___ INFORMATION PROVIDED ___
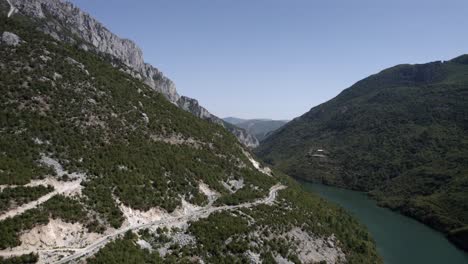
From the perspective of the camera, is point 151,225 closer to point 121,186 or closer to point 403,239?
point 121,186

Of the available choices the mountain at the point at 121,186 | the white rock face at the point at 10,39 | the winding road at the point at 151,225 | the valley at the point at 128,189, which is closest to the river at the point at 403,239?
the valley at the point at 128,189

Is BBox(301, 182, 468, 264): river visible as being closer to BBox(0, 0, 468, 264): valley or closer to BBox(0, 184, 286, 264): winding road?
BBox(0, 0, 468, 264): valley

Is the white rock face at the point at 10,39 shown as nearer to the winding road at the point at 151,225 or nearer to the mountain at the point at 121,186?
the mountain at the point at 121,186

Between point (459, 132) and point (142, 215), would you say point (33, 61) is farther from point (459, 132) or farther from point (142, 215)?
point (459, 132)

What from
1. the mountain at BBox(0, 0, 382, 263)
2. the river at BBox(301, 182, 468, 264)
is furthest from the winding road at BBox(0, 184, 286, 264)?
the river at BBox(301, 182, 468, 264)

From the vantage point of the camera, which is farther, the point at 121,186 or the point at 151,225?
the point at 121,186

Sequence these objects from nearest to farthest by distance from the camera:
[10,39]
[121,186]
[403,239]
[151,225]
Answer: [151,225], [121,186], [10,39], [403,239]


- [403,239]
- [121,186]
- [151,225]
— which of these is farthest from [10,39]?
[403,239]
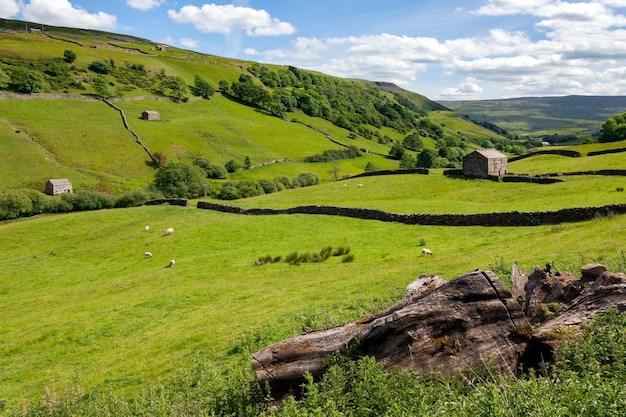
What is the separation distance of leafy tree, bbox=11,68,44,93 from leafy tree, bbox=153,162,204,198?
233ft

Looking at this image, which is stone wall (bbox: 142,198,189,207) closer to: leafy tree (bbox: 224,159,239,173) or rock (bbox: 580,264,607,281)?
leafy tree (bbox: 224,159,239,173)

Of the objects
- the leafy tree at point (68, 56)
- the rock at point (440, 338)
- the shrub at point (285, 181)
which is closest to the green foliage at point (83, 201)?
the shrub at point (285, 181)

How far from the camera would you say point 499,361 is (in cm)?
918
___
EXERCISE TASK:
Substitute "curving road" for "winding road" throughout the part of the records that opens with the line containing "Is the white" and closes with the line containing "Answer: [151,225], [121,186], [10,39], [403,239]". Write out that part again with every other word unchanged.

WORKED SOLUTION:
Is the white rock face at the point at 10,39 shown as nearer to the curving road at the point at 151,225 or nearer to the mountain at the point at 121,186?
the mountain at the point at 121,186

Between point (459, 132) and point (142, 215), would you say point (33, 61) is farther from point (459, 132) or farther from point (142, 215)?
point (459, 132)

What from
1. the mountain at BBox(0, 0, 382, 263)
2. the river at BBox(301, 182, 468, 264)
is furthest from the curving road at BBox(0, 184, 286, 264)?
the river at BBox(301, 182, 468, 264)

From the vantage point of the camera, which is farther, the point at 121,186 or the point at 151,225?
the point at 121,186

Sequence these objects from nearest to farthest by distance from the camera:
[10,39]
[121,186]
[403,239]
[151,225]
Answer: [151,225], [121,186], [10,39], [403,239]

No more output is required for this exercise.